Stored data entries

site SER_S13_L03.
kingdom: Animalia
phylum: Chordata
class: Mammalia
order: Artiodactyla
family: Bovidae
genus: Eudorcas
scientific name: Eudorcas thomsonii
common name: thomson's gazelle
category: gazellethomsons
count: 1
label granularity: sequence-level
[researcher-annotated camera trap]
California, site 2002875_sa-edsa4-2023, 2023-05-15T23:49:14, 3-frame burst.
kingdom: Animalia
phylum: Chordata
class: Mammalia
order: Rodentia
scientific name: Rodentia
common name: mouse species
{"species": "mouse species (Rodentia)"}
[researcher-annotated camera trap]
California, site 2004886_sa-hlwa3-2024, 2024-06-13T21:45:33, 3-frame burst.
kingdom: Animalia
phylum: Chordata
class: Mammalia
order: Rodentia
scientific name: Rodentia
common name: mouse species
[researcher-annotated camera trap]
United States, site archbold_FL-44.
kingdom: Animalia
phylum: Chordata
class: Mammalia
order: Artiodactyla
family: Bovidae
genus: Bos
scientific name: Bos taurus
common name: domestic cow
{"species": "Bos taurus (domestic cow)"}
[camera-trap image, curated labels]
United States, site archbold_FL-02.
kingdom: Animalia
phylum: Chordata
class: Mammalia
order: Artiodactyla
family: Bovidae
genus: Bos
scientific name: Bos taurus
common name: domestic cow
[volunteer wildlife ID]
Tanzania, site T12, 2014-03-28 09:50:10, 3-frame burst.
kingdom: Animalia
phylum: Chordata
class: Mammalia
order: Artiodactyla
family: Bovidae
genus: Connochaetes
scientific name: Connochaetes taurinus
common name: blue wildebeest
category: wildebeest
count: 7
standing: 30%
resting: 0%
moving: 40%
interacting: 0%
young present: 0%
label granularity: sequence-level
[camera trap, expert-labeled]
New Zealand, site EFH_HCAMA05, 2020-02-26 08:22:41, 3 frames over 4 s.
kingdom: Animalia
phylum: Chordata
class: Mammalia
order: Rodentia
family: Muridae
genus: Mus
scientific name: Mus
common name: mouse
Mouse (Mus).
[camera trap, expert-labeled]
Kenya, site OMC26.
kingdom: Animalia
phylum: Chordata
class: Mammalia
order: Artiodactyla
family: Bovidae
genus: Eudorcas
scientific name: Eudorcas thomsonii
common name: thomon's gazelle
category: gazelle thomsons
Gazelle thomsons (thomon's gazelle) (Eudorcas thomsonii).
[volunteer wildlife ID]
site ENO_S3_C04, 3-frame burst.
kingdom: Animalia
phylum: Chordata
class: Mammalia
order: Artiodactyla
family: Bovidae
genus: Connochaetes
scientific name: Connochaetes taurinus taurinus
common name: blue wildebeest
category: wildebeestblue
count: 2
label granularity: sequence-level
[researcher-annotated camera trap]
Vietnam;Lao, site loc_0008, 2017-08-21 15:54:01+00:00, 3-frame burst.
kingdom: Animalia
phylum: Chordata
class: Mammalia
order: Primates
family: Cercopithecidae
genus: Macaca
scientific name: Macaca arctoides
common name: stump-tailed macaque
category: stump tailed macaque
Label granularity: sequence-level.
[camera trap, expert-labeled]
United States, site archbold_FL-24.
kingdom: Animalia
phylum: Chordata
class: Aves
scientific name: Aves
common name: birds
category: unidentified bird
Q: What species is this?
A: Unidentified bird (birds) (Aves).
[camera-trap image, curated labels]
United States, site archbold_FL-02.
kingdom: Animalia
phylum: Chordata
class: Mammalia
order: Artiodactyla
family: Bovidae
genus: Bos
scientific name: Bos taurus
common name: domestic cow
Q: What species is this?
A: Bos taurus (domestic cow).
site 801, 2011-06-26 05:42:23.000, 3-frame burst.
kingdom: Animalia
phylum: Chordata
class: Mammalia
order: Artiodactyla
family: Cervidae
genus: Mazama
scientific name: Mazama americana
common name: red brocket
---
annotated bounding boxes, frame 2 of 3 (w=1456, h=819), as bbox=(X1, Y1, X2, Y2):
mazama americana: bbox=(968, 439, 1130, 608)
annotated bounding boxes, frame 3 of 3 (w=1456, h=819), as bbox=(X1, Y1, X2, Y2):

• WHAT IS NEEDED
Every entry above needs to be copied exactly.

• RESPONSE BELOW
site SER_S13_L03.
kingdom: Animalia
phylum: Chordata
class: Mammalia
order: Artiodactyla
family: Bovidae
genus: Eudorcas
scientific name: Eudorcas thomsonii
common name: thomson's gazelle
category: gazellethomsons
count: 1
label granularity: sequence-level
[researcher-annotated camera trap]
California, site 2002875_sa-edsa4-2023, 2023-05-15T23:49:14, 3-frame burst.
kingdom: Animalia
phylum: Chordata
class: Mammalia
order: Rodentia
scientific name: Rodentia
common name: mouse species
{"species": "mouse species (Rodentia)"}
[researcher-annotated camera trap]
California, site 2004886_sa-hlwa3-2024, 2024-06-13T21:45:33, 3-frame burst.
kingdom: Animalia
phylum: Chordata
class: Mammalia
order: Rodentia
scientific name: Rodentia
common name: mouse species
[researcher-annotated camera trap]
United States, site archbold_FL-44.
kingdom: Animalia
phylum: Chordata
class: Mammalia
order: Artiodactyla
family: Bovidae
genus: Bos
scientific name: Bos taurus
common name: domestic cow
{"species": "Bos taurus (domestic cow)"}
[camera-trap image, curated labels]
United States, site archbold_FL-02.
kingdom: Animalia
phylum: Chordata
class: Mammalia
order: Artiodactyla
family: Bovidae
genus: Bos
scientific name: Bos taurus
common name: domestic cow
[volunteer wildlife ID]
Tanzania, site T12, 2014-03-28 09:50:10, 3-frame burst.
kingdom: Animalia
phylum: Chordata
class: Mammalia
order: Artiodactyla
family: Bovidae
genus: Connochaetes
scientific name: Connochaetes taurinus
common name: blue wildebeest
category: wildebeest
count: 7
standing: 30%
resting: 0%
moving: 40%
interacting: 0%
young present: 0%
label granularity: sequence-level
[camera trap, expert-labeled]
New Zealand, site EFH_HCAMA05, 2020-02-26 08:22:41, 3 frames over 4 s.
kingdom: Animalia
phylum: Chordata
class: Mammalia
order: Rodentia
family: Muridae
genus: Mus
scientific name: Mus
common name: mouse
Mouse (Mus).
[camera trap, expert-labeled]
Kenya, site OMC26.
kingdom: Animalia
phylum: Chordata
class: Mammalia
order: Artiodactyla
family: Bovidae
genus: Eudorcas
scientific name: Eudorcas thomsonii
common name: thomon's gazelle
category: gazelle thomsons
Gazelle thomsons (thomon's gazelle) (Eudorcas thomsonii).
[volunteer wildlife ID]
site ENO_S3_C04, 3-frame burst.
kingdom: Animalia
phylum: Chordata
class: Mammalia
order: Artiodactyla
family: Bovidae
genus: Connochaetes
scientific name: Connochaetes taurinus taurinus
common name: blue wildebeest
category: wildebeestblue
count: 2
label granularity: sequence-level
[researcher-annotated camera trap]
Vietnam;Lao, site loc_0008, 2017-08-21 15:54:01+00:00, 3-frame burst.
kingdom: Animalia
phylum: Chordata
class: Mammalia
order: Primates
family: Cercopithecidae
genus: Macaca
scientific name: Macaca arctoides
common name: stump-tailed macaque
category: stump tailed macaque
Label granularity: sequence-level.
[camera trap, expert-labeled]
United States, site archbold_FL-24.
kingdom: Animalia
phylum: Chordata
class: Aves
scientific name: Aves
common name: birds
category: unidentified bird
Q: What species is this?
A: Unidentified bird (birds) (Aves).
[camera-trap image, curated labels]
United States, site archbold_FL-02.
kingdom: Animalia
phylum: Chordata
class: Mammalia
order: Artiodactyla
family: Bovidae
genus: Bos
scientific name: Bos taurus
common name: domestic cow
Q: What species is this?
A: Bos taurus (domestic cow).
site 801, 2011-06-26 05:42:23.000, 3-frame burst.
kingdom: Animalia
phylum: Chordata
class: Mammalia
order: Artiodactyla
family: Cervidae
genus: Mazama
scientific name: Mazama americana
common name: red brocket
---
annotated bounding boxes, frame 2 of 3 (w=1456, h=819), as bbox=(X1, Y1, X2, Y2):
mazama americana: bbox=(968, 439, 1130, 608)
annotated bounding boxes, frame 3 of 3 (w=1456, h=819), as bbox=(X1, Y1, X2, Y2):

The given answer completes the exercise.